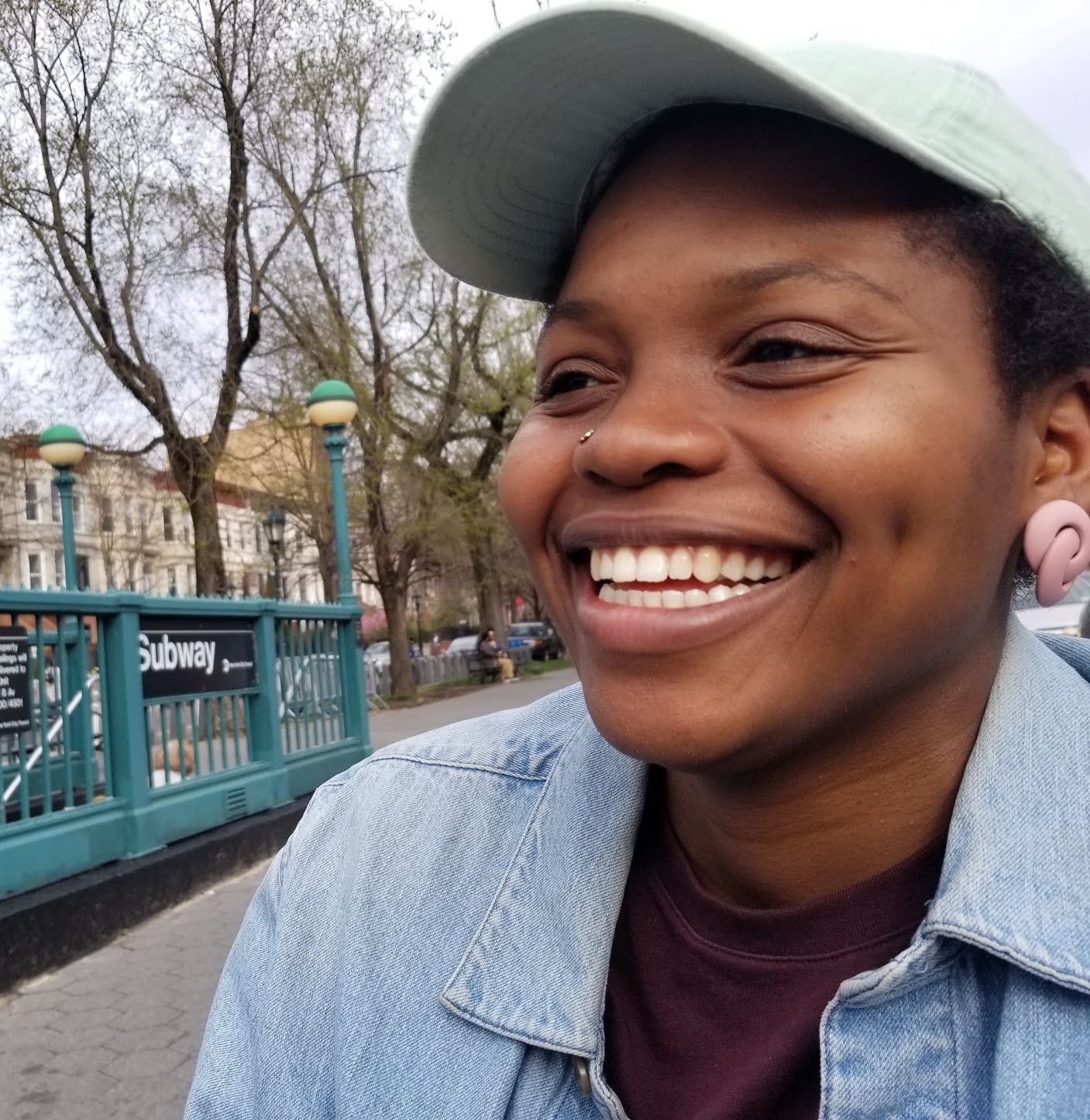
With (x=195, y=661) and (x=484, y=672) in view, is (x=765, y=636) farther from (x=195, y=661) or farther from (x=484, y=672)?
(x=484, y=672)

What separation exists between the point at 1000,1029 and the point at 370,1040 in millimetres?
706

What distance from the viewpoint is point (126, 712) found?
540cm

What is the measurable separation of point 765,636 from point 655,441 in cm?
24

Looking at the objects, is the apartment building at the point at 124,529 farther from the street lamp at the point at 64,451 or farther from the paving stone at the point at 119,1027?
the paving stone at the point at 119,1027

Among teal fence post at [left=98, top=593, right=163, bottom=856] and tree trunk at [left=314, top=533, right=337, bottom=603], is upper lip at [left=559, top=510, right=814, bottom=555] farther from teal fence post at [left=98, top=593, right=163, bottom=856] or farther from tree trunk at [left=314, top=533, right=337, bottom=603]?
tree trunk at [left=314, top=533, right=337, bottom=603]

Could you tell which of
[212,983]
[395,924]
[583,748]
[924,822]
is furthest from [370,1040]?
[212,983]

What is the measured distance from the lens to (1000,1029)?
1.02 metres

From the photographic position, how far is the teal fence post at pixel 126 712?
5.38 m

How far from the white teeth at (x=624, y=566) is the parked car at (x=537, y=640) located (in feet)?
105

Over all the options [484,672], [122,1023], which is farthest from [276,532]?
[122,1023]

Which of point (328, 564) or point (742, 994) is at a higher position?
point (328, 564)

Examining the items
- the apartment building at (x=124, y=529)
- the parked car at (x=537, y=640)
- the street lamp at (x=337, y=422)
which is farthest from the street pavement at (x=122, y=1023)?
the parked car at (x=537, y=640)

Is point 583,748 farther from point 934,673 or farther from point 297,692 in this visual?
point 297,692

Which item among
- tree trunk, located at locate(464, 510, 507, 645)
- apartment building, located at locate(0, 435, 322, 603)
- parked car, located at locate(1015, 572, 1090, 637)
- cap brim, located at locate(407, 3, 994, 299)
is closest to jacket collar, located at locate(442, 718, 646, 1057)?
cap brim, located at locate(407, 3, 994, 299)
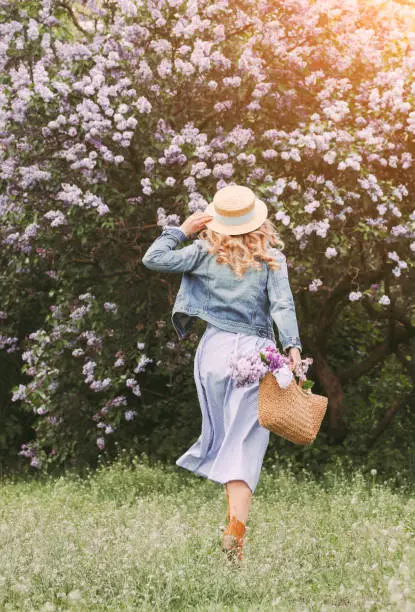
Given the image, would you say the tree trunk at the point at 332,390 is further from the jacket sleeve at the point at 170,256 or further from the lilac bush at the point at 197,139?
the jacket sleeve at the point at 170,256

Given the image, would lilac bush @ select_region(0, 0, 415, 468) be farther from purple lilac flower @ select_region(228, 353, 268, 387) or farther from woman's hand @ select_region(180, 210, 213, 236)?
purple lilac flower @ select_region(228, 353, 268, 387)

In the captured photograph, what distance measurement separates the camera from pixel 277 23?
692cm

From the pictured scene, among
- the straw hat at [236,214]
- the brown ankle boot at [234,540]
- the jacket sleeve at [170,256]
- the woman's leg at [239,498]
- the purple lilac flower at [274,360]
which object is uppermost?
the straw hat at [236,214]

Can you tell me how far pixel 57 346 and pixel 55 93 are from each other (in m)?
2.33

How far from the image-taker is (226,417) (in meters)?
4.63

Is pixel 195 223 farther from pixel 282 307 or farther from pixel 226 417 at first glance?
pixel 226 417

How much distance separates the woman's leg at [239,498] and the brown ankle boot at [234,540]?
0.04 m

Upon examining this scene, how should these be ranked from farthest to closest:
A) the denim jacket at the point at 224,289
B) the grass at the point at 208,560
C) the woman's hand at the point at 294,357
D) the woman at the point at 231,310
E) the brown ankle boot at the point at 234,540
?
the denim jacket at the point at 224,289, the woman at the point at 231,310, the woman's hand at the point at 294,357, the brown ankle boot at the point at 234,540, the grass at the point at 208,560

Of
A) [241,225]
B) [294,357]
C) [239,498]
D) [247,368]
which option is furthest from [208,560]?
[241,225]

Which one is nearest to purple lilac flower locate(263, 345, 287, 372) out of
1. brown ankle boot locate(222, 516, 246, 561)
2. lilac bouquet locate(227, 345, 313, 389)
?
lilac bouquet locate(227, 345, 313, 389)

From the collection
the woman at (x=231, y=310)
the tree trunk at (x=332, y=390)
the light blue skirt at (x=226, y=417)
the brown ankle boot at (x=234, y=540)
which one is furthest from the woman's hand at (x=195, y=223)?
the tree trunk at (x=332, y=390)

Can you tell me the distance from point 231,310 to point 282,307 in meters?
0.29

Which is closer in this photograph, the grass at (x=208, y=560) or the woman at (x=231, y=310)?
the grass at (x=208, y=560)

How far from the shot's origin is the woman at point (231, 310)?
450 cm
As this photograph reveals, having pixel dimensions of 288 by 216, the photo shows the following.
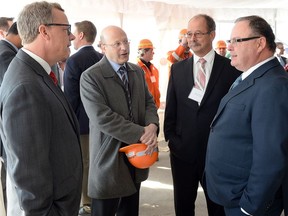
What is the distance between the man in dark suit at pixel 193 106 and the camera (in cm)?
217

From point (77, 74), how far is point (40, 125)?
68.4 inches

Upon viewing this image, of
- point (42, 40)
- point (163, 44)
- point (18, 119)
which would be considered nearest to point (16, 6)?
point (163, 44)

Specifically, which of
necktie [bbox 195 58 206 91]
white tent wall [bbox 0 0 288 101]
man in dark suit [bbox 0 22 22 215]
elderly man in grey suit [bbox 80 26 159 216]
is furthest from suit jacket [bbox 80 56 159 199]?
white tent wall [bbox 0 0 288 101]

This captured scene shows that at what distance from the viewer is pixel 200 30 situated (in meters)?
2.26

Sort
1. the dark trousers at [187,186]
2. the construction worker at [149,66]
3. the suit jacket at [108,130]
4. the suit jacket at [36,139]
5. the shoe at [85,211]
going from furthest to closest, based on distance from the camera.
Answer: the construction worker at [149,66]
the shoe at [85,211]
the dark trousers at [187,186]
the suit jacket at [108,130]
the suit jacket at [36,139]

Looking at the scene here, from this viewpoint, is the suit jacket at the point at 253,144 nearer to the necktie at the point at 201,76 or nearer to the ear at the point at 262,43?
the ear at the point at 262,43

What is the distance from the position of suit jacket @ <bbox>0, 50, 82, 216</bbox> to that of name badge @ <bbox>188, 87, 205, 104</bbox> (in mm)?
1091

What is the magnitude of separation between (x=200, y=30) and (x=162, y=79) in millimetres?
4270

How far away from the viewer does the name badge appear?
2186 millimetres

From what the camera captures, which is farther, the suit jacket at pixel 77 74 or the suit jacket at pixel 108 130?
the suit jacket at pixel 77 74

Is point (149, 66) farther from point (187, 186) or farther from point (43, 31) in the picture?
point (43, 31)

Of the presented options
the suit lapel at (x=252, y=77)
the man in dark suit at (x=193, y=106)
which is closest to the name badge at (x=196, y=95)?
the man in dark suit at (x=193, y=106)

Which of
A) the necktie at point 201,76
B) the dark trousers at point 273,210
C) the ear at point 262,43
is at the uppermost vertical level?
the ear at point 262,43

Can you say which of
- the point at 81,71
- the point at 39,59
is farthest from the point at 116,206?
the point at 81,71
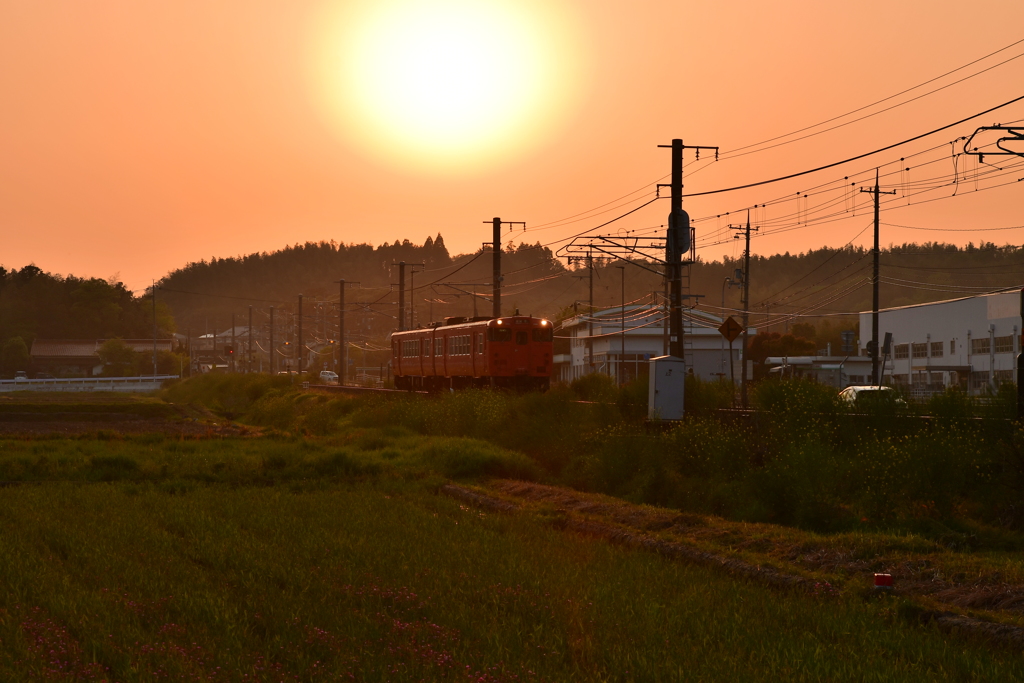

Do this:
Write out the listing verbatim, everything from the line containing "Is pixel 195" down to the line containing "68.4 inches", both included, and leave out any pictures.

Reply:
Is pixel 195 223 farther from pixel 282 307 or farther from pixel 226 417 at first glance?
pixel 226 417

How much distance separates the woman's leg at [239,498] and the brown ankle boot at [234,540]?
0.04 m

Upon examining this scene, how should these be ranked from farthest to closest:
A) the denim jacket at the point at 224,289
B) the grass at the point at 208,560
C) the woman's hand at the point at 294,357
D) the woman at the point at 231,310
E) the brown ankle boot at the point at 234,540
?
the denim jacket at the point at 224,289, the woman at the point at 231,310, the woman's hand at the point at 294,357, the brown ankle boot at the point at 234,540, the grass at the point at 208,560

Of
A) [241,225]
B) [294,357]
C) [239,498]
D) [247,368]
which option is furthest from [208,560]?
[241,225]

Which one is nearest to purple lilac flower locate(263, 345, 287, 372) out of
1. brown ankle boot locate(222, 516, 246, 561)
2. lilac bouquet locate(227, 345, 313, 389)
?
lilac bouquet locate(227, 345, 313, 389)

From the collection
the woman at (x=231, y=310)
the tree trunk at (x=332, y=390)
the light blue skirt at (x=226, y=417)
the brown ankle boot at (x=234, y=540)
which one is furthest from the woman's hand at (x=195, y=223)?
the tree trunk at (x=332, y=390)

Can you tell me the distance from point 231,310 to point 282,307 in meters?
0.29

Which is closer in this photograph, the grass at (x=208, y=560) or the woman at (x=231, y=310)?
the grass at (x=208, y=560)

How far from the shot's origin is the woman at point (231, 310)?
450 cm
As this photograph reveals, having pixel dimensions of 288 by 216, the photo shows the following.
What is the distance between the man in dark suit at pixel 193 106 and the camera (in cm)?
217

From point (77, 74), how far is point (40, 125)?
68.4 inches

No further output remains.